To show that $\sup C=\sup A+\sup B$, you need to begin by showing that $\sup C$ exists, i.e., that $C$ is bounded above. Since you want $\sup A+\sup B$ to be the supremum of $C$, you might try to show first that $\sup A+\sup B$ is an upper bound for $C$, i.e., that $a+b\le \sup A + \sup B$ whenever $a\in A$ and $b\in B$. Having done this, you’d know both that $\sup C$ exists and that $\sup C \le \sup A + \sup B$.

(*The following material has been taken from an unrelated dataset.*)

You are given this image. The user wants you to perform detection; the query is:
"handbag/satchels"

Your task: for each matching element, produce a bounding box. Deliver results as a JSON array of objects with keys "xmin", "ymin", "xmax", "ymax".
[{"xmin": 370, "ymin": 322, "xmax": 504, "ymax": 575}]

The natural next step would be to try to show that $\sup A + \sup B \le \sup C$, so as to be able to conclude that $\sup C = \sup A + \sup B$. It’s a little hard to see right away just what it means for $\sup A + \sup B$ to be less than or equal to $\sup C$, so try assuming the opposite and getting a contradiction: what happens if $\sup C < \sup A + \sup B$? You’d get a contradiction if you could show that whenever $u<\sup A + \sup B$, there are $a\in A$ and $b\in B$ such that $a+b>u$. This is where the real work in this argument takes place.

HINT: Let $d=(\sup A + \sup B)-u$, and look at the intervals $\left(\sup A-\frac{d}2,\sup A\right)$ and $\left(\sup B-\frac{d}2,\sup B\right)$.